Although they are perhaps the most important part of any weight training exercise routine, the last one or two repetitions are also the most difficult to perform. At the point an individual reaches the last few repetitions of an exercise, the individual is under a great deal of physical stress. Despite the importance of the last few repetitions of such an exercise, these last repetitions are extremely difficult. In the absence of a spotter or personal trainer for providing verbal motivation and encouragement, many individuals have found it difficult to properly complete these last few repetitions of a weight training exercise due to the lack of self-motivation brought on by intense physical stress. Although prior art monitoring devices exist for monitoring the results of an exercise, no previously-available electronic exercise monitoring device has addressed the need for providing an individual with the motivation and encouragement needed to complete an exercise routine.
Another good example of this is situps and pushups. While pushups are a highly beneficial exercise, there are no electronic monitoring or coaching devices available for use in conjunction with pushups. Similarly, situps are generally the most straightforward and useful exercise motion for addressing the entire abdominal structure of the human body. However, they are also strenuous to perform, boring and very difficult to monitor. There are no electronic monitoring devices available for stand-alone use in conjunction with situp or pushup type exercises, and the individual performing such exercises must either rely upon another person to monitor their performance or must somehow keep track of his or her own performance.

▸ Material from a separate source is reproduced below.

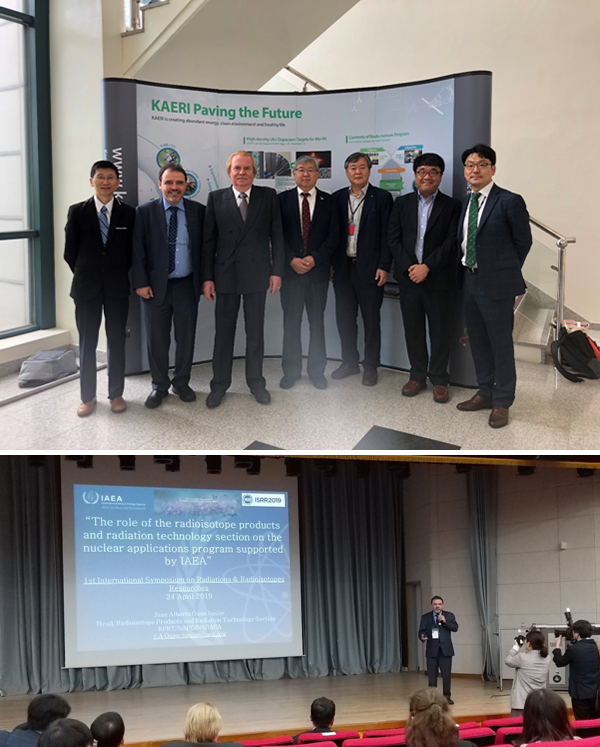 the 1st International Symposium on Radiations & Radioisotopes Researches, ARTI JeongEup 2019 04 24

Even though several types of exercise devices have been developed for use in exercising the abdominal muscles by augmenting the natural resistive force of gravity against the human body, such devices are not generally provided with any type of electronic monitoring equipment similar to that provided in cardiovascular fitness equipment.
Although there are a virtually unlimited number of different types of mechanical devices designed to replace exercises such as pushups and situps, most of these devices, despite their high cost, provide little or no added benefit over fundamental exercises such as situps and pushups. Nor do any of these devices provide a means for monitoring, motivating, or coaching the user to correctly and completely perform an exercise.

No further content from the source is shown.